Ensures the specified parameters map contains an entry with key "client_assertion_type" pointing to a string that equals the expected CLIENT_ASSERTION_TYPE. This method is intended to aid parsing of JSON Web Token (JWT) based client authentication objects.

Parameters:

params - The parameters map to check. The parameters must not be null and application/x-www-form-urlencoded encoded.

Throws:

ParseException - If expected "client_assertion_type" entry wasn't found.

parseClientAssertion

protected static com.nimbusds.jwt.SignedJWT parseClientAssertion(Map<String,String> params)
                                                          throws ParseException

Parses the specified parameters map for a client assertion. This method is intended to aid parsing of JSON Web Token (JWT) based client authentication objects.

Parameters:

params - The parameters map to parse. It must contain an entry with key "client_assertion" pointing to a string that represents a signed serialised JSON Web Token (JWT). The parameters must not be null and application/x-www-form-urlencoded encoded.

Returns:

The client assertion as a signed JSON Web Token (JWT).

Throws:

ParseException - If a "client_assertion" entry couldn't be retrieved from the parameters map.

parseClientID

protected static ClientID parseClientID(Map<String,String> params)

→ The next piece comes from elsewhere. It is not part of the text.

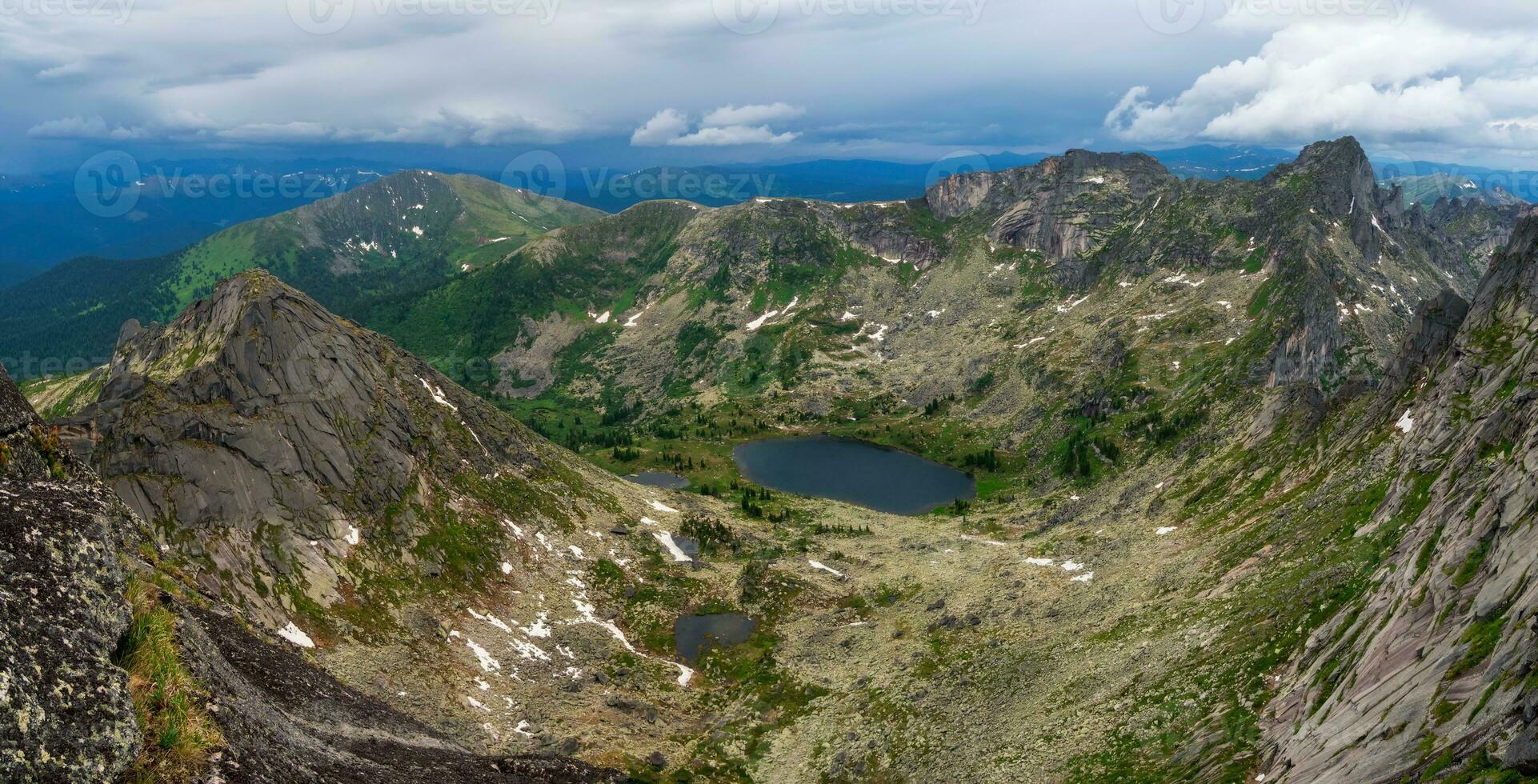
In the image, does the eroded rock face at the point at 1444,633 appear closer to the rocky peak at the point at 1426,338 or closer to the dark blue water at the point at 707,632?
the rocky peak at the point at 1426,338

Parses the specified parameters map for an optional client identifier. This method is intended to aid parsing of JSON Web Token (JWT) based client authentication objects.

Parameters:

params - The parameters map to parse. It may contain an entry with key "client_id" pointing to a string that represents the client identifier. The parameters must not be null and application/x-www-form-urlencoded encoded.

Returns:

The client identifier, null if not specified.

parse

public static JWTAuthentication parse(HTTPRequest httpRequest)
                               throws ParseException

Parses the specified HTTP request for a JSON Web Token (JWT) based client authentication.

Parameters:

httpRequest - The HTTP request to parse. Must not be null.

Returns:

The JSON Web Token (JWT) based client authentication.

Throws:

ParseException - If a JSON Web Token (JWT) based client authentication couldn't be retrieved from the HTTP request.